While I have you hear, stressing out about potty training, here are some funny potty training quotes you must read if you’re on your potty training journey.

What Age Should You Start potty Training?

Age has no bearing on me. It all comes down to maturity and the ability to follow and vocalise directions from a parent– can they tell you when they need to use the restroom? These factors are more important than a child’s age, whether he or she is 18 months old or three years old. I’ve seen videos of children being toilet trained at the age of nine months on YouTube, and it strikes me as ridiculous. You’ll need to ask them if they need to go potty on a regular basis.

The basic explanation is that most two-year-olds are not toilet trained, but the majority of three-year-olds are. To be honest, none of my children were toilet trained before the age of three. Don’t worry, they’ll make it.

How Do I Know My Child Is Ready To Potty Train

Another difficult question that will differ from child to child. At the absolute least, children must be able to obey orders, convey their wants, and recognize some body parts and clothing items.

In addition, the youngster should be comfortable sitting on a toilet in general. If a child sees their parents and/or other adults using the toilet, they are more inclined to do it too. So, rather than attempting to anticipate the ideal age, wait for these indications to manifest. “Pull down your trousers,” you want to be able to say, and they’ll know what to do.

Should You Use A Potty Or Is The Toilet Ok

It makes no difference. At our house, I’d prefer not have my children deposit their body waste in a separate receptacle that we then have to discard and clean out (imagine the spray and spills…) It’s just an extra step that isn’t really pleasurable. You could even be able to tempt your youngster with some elements of the experience if you use a genuine toilet.

I also believe that placing an insert directly on the toilet helps children understand where they should go to the bathroom: the toilet. When we visited to a friend’s house a few years back, their toddler was taking a crap right in front of the TV in the living room, which was unpleasant for all of us.

If you teach your child to go potty everywhere, you’ll have to retrain them to go pee in the proper location after the potty chair is removed. You’ll be far more successful if you just keep everything in the bathroom in the first place. Ask me how I know!

How To Start Potty Training

So you think your child is ready to start toilet training… where do you begin? It’s a lot less difficult than you would imagine. Start by showing your child how to use the toilet chair or potty insert you bought for them. Allow them to sit on it, stand on it, and carry it around the home to become acclimated to this new object with which they will be spending a lot of time. If they aren’t interested right away, wait a few weeks or months if necessary. A loud “no” or shout of defiance will simply make things more difficult for both of you.

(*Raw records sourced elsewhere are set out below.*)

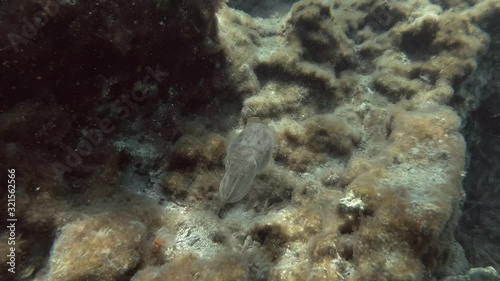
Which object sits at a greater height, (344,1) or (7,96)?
(344,1)

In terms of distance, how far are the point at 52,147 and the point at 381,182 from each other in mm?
4212

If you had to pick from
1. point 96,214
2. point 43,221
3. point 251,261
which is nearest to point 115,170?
point 96,214

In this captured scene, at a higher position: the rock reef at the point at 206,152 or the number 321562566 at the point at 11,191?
the rock reef at the point at 206,152

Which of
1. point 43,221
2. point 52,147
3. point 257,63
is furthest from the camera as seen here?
point 257,63

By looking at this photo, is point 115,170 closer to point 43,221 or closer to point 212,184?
point 43,221

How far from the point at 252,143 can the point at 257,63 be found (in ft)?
7.88

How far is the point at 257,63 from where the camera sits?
607 cm

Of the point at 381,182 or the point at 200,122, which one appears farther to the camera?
the point at 200,122

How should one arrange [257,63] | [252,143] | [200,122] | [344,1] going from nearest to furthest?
[252,143] → [200,122] → [257,63] → [344,1]

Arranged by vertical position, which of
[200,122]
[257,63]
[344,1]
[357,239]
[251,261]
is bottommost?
[251,261]

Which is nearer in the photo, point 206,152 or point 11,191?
point 11,191

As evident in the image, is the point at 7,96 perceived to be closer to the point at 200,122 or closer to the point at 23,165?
the point at 23,165

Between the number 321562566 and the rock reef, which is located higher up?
the rock reef

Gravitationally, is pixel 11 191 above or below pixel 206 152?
below
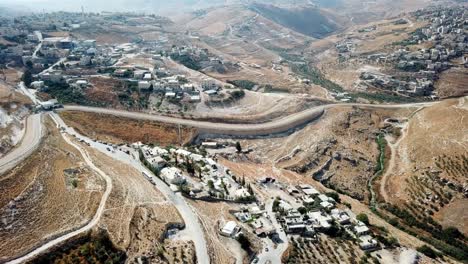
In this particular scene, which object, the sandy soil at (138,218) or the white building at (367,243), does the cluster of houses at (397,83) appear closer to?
the white building at (367,243)

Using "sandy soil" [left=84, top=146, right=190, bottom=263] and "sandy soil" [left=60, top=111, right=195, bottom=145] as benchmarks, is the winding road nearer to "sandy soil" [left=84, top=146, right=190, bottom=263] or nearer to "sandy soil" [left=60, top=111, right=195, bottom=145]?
"sandy soil" [left=84, top=146, right=190, bottom=263]

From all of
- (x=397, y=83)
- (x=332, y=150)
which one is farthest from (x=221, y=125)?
(x=397, y=83)

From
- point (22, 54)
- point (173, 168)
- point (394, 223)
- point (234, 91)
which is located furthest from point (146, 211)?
point (22, 54)

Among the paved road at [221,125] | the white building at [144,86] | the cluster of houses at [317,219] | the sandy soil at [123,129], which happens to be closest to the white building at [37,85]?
the paved road at [221,125]

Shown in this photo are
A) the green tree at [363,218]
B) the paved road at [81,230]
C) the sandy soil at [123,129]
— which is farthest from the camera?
the sandy soil at [123,129]

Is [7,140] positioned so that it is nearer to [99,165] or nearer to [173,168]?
[99,165]
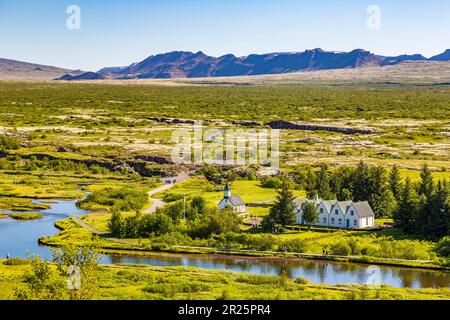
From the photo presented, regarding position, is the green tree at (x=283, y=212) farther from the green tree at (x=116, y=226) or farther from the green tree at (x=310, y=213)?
the green tree at (x=116, y=226)

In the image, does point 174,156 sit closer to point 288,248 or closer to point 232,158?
point 232,158

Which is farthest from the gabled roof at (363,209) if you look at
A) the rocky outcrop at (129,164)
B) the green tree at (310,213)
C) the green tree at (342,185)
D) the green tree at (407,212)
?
the rocky outcrop at (129,164)

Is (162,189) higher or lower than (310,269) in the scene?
lower

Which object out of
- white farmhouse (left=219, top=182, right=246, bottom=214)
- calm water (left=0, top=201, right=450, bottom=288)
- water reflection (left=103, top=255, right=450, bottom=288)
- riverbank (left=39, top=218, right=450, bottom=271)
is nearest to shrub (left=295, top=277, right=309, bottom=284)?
water reflection (left=103, top=255, right=450, bottom=288)

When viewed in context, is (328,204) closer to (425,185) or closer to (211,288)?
(425,185)

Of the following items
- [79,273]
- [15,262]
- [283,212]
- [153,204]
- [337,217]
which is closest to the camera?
[79,273]

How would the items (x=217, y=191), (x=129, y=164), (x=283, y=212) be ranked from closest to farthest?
(x=283, y=212) → (x=217, y=191) → (x=129, y=164)

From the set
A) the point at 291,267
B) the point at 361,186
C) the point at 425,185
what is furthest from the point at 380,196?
the point at 291,267
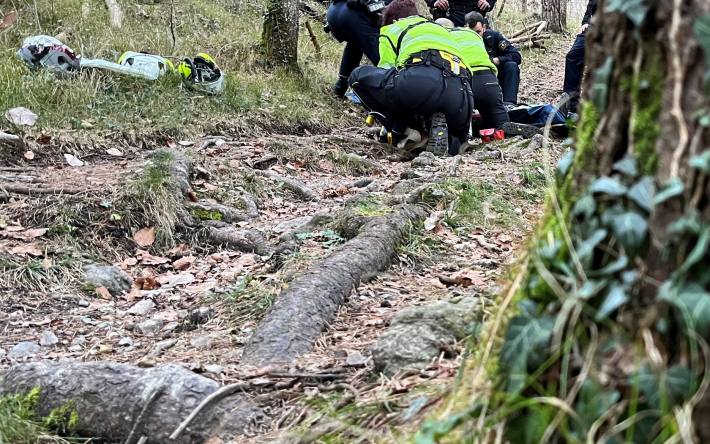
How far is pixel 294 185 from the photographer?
5.20m

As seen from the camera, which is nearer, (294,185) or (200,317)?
(200,317)

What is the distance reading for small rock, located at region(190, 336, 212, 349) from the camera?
2709mm

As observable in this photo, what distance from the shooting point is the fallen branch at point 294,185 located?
16.8 ft

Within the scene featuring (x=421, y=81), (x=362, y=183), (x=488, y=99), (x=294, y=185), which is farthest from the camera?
(x=488, y=99)

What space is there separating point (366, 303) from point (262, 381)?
936 millimetres

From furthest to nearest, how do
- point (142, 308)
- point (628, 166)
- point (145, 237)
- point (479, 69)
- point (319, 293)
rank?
point (479, 69)
point (145, 237)
point (142, 308)
point (319, 293)
point (628, 166)

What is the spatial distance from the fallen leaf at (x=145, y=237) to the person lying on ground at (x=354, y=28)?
451cm

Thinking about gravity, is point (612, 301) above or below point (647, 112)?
below

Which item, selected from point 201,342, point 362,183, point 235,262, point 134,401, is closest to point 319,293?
point 201,342

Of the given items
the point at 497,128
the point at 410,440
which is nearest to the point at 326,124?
the point at 497,128

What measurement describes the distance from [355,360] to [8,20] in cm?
612

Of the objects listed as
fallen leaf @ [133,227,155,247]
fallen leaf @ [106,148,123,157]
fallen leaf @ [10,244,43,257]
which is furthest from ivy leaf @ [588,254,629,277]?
fallen leaf @ [106,148,123,157]

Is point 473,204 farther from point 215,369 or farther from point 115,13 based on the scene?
point 115,13

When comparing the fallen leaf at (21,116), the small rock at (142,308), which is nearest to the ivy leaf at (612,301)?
the small rock at (142,308)
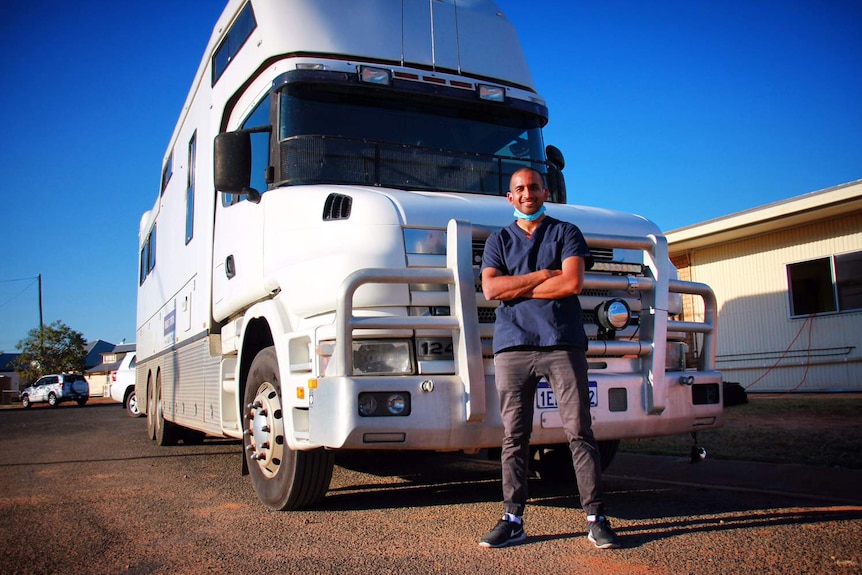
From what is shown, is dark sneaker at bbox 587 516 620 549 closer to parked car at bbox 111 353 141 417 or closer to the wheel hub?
the wheel hub

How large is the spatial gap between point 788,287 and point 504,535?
12007 mm

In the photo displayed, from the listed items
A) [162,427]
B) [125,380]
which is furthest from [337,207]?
[125,380]

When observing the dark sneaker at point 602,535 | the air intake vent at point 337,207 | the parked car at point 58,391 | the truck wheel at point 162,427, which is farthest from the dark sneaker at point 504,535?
the parked car at point 58,391

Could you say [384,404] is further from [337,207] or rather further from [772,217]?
[772,217]

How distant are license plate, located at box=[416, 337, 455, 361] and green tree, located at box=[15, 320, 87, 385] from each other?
65.1 meters

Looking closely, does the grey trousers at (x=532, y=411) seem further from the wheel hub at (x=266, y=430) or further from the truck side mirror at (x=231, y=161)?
the truck side mirror at (x=231, y=161)

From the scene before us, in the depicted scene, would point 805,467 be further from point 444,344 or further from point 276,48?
point 276,48

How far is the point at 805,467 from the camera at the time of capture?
237 inches

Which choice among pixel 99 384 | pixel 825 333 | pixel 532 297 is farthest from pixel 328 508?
pixel 99 384

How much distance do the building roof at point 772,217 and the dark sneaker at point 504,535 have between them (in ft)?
34.4

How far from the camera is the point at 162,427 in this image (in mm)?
10688

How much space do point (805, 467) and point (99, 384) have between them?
69087 millimetres

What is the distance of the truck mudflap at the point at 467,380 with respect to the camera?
417cm

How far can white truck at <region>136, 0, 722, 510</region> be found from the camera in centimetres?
430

Sit your child on the potty once they appear to be comfortable with the concept. Maybe they’ll pee, maybe they won’t, but either way is OK for now. Allow them to wipe with toilet paper, flush, and wash their hands to get the job done.

If the test round went well, the real training may now begin. Choose a time when you can give your youngster plenty of water. This is the time for juice or another of your child’s favourite drinks to help him or her achieve a lot of accomplishment. Set a timer for your youngster to go potty every 15 minutes.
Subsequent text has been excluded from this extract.